Evet. Evliliğe de çocuk yapmaya da ehliyet getirilmesi konusuna ilişkin bir projem var. Bu kapsamda yapmış olduğum araştırmalarda şunu görüyorum ki evlenmeden önce eğitim şart. Çocuk yapmadan önce eğitim şart. Bir aile terapisti olarak şunu söylemeliyim, çocuk sahibi olma konusuna ilişkin çalışmalar yapılmalı, araştırmalar yapılmalı, bazı müeyyideler getirilmeli ancak ondan sonra evlenmek ve çocuk yapmak gibi bir yola girilmeli. Evlilik nedir? Hayat arkadaşlığı nedir? Sorumlulukları nedir? Çiftler görevlerini bilmeden bunun ağır yükünü bilmeden yola devam etmek evliliğin temelini sarsar. Başka bir konu da henüz anne baba olmanın ne demek olduğunu bilmeyenler sadece evliliğimizi pekiştirsin ya da ailemizi büyütelim diye çocuk sahibi olabiliyor, oysa çocuk sahibi olmak önemli bir görev ve sorumluluktur. Çocuk sahibi olmadan önce özellikle annenin bu konuda detaylı bilgi sahibi olması çok önemli. Çünkü bebek anne rahmine düştüğü andan itibaren annenin koruması altında. Anne çocuğun korunmasında en üst rolü üstlenir. İster ev hanımı olsun, ister çalışan anne olsun, bunun yükünü üstlensin çocuğuyla babadan daha yakın bağ kuran, daha yakın olması beklenen ve babadan daha çok yük üstlenen ve görev olarak üzerine yıkılan annedir. Aslında görev paylaşımları dışında kısmen de öyle olmalıdır.
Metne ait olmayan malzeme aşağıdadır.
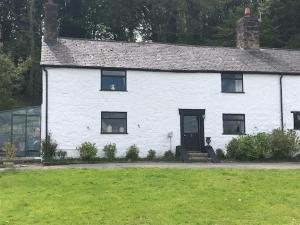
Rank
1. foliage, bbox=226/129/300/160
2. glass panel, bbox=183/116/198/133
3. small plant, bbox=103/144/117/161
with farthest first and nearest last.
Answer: glass panel, bbox=183/116/198/133, foliage, bbox=226/129/300/160, small plant, bbox=103/144/117/161

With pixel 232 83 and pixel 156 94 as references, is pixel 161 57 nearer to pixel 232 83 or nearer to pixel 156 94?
pixel 156 94

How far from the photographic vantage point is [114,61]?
30.6 meters

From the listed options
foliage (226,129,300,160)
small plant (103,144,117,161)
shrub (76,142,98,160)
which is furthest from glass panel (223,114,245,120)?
shrub (76,142,98,160)

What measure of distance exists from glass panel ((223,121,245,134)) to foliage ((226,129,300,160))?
1133 mm

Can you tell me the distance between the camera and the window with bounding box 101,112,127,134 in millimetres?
29406

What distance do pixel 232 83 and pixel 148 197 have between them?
18175 mm

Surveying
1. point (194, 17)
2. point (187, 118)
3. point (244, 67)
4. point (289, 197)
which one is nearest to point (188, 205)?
point (289, 197)

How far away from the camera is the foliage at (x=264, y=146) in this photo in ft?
95.6

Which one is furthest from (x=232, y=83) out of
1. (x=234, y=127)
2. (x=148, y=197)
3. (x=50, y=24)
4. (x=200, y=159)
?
(x=148, y=197)

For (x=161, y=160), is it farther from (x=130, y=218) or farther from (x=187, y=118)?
(x=130, y=218)

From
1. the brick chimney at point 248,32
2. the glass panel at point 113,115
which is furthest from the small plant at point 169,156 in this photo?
the brick chimney at point 248,32

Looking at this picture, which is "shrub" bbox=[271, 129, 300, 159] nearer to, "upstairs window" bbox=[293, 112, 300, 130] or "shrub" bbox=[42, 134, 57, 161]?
"upstairs window" bbox=[293, 112, 300, 130]

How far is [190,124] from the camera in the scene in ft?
101

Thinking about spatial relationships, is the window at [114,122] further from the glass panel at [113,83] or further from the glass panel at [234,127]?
the glass panel at [234,127]
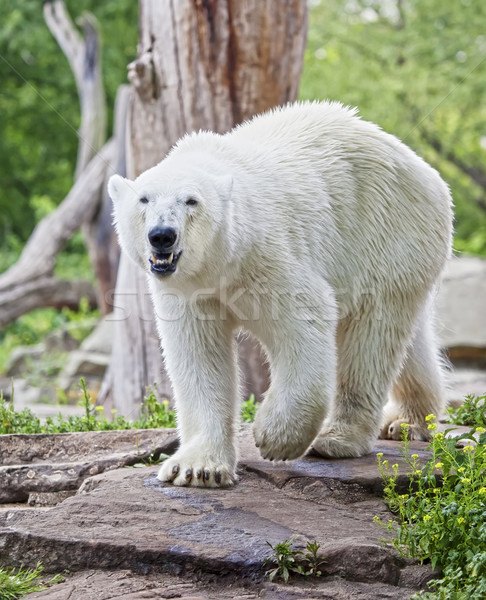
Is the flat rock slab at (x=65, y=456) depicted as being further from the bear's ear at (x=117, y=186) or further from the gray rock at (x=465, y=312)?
the gray rock at (x=465, y=312)

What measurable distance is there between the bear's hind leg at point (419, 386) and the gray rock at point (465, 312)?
6623mm

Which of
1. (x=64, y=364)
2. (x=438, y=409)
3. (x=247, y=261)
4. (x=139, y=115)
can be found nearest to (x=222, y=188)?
(x=247, y=261)

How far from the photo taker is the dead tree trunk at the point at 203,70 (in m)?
6.52

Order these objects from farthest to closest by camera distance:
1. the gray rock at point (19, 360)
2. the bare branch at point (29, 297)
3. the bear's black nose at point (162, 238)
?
the gray rock at point (19, 360) < the bare branch at point (29, 297) < the bear's black nose at point (162, 238)

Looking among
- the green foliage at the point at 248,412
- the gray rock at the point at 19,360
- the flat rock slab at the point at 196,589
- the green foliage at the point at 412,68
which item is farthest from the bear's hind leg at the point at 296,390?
the green foliage at the point at 412,68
Çünkü anne çocuğuyla karnında başlattığı bağı sürdürebilmek adına çocuğu doğanın gereği daha hisli ve daha yakındır. İşte tam da bu yüzden anne çocuğuyla özellikle ev hanımları için söylüyorum çocuğuyla daha fazla zaman geçirir. Çocuğunun maruz kalabileceği tüm olumsuz durumlardan koruyabilme yetisine ve bilincine sahip olmak zorundadır. Anne çocuğunu ister dışarıdan isterse aile içi oluşabilecek bir istismara karşı koruyabilmek anlamında o bilince sahip  olmalı. Bununla birlikte tabi ki babanın eğitimli olması çok önemli. Sadece anne babanın eğitimi yeterli mi elbette hayır. Bir çocuğa hasbelkader zarar geldiği durumda çocuğun, tenine, ruhuna ya da onun psikolojine zarar verebilecek herhangi bir şey yapıldığında çok ağır cezaların uygulanmasını sağlayan yasalar yürürlükte olmalı, kısaca bu noktada adalet sistemi çok iyi işlemeli.
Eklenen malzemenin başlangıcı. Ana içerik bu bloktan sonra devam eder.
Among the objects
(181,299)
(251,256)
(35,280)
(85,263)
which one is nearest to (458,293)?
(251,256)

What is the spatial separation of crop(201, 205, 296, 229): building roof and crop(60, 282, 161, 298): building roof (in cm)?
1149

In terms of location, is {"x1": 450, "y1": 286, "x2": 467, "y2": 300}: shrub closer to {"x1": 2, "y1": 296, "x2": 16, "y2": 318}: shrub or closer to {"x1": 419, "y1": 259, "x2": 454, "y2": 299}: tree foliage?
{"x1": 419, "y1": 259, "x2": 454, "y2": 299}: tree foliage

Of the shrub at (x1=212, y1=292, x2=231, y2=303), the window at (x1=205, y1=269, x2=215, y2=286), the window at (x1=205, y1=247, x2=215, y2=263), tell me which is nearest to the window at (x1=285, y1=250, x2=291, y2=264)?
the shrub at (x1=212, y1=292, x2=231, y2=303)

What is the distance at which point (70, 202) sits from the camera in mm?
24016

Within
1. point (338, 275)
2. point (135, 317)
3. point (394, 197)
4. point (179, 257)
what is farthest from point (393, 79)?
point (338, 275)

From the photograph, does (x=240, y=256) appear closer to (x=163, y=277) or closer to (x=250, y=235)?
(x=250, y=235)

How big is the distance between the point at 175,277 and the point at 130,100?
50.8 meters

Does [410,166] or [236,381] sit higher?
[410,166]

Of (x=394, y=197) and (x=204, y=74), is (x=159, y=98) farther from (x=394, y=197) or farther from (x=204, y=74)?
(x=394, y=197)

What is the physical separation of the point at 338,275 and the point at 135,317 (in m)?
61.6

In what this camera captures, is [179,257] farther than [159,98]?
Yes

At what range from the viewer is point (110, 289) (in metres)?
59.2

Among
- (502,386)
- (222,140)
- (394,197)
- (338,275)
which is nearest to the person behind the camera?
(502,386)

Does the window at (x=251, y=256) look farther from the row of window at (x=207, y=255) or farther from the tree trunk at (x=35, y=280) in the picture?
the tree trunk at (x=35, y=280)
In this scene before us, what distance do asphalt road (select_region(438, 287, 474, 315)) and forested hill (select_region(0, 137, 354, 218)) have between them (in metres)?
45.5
Peki size göre çözüm ne olmalı?

Bu ülkenin şiddet gören yavrusu çok fazla. Ancak bize kalan oturup diz dövmek, ortada  bırakılmış, tembel ve kaderci aciz zihniyetlerce yönetimlere bel bağlamak olmamalı. Herkes bir tehdit olduğu kadar bir kurtarıcıdır aynı zamanda. Yeni tedbirler, caydırıcı uygulama ve yöntemler üreten projeler artmalı. Mesela uygulamak istediğim ve 11 senedir üzerinde çalıştığım projenin uygulamaya geçmesini geleceğimiz için umut ediyorum. Uygulayan cesur ve iyi niyetli bir sistem yöneticisi bulunursa gerçekten hem çocuklarımız hem de toplumumuz adına çok faydalı şeylerini olacağını düşünüyorum. Bu sistem projesi sadece anne babayı değil aynı zaman da toplumu da bilinçlendiren iyiye yardımcı olan ve destekleyen, kötüye engel olan bir sistem. İşte bu düşünce ile yola çıkılmalı ve geleceğimiz olan yavrularımızın bedenlerine, ruhlarına, geleceklerine sahip çıkmalıyız. Bizim atalarımız kadınlarını başlarına taç eden erkeklerdi, kadına, çocuğa, yaşlıya değer veren geleneklerimizi unutmadan yaşarsak, toplum olarak daha az acı çeker, daha sağlam temelli daha gelişmiş bir ülke oluruz.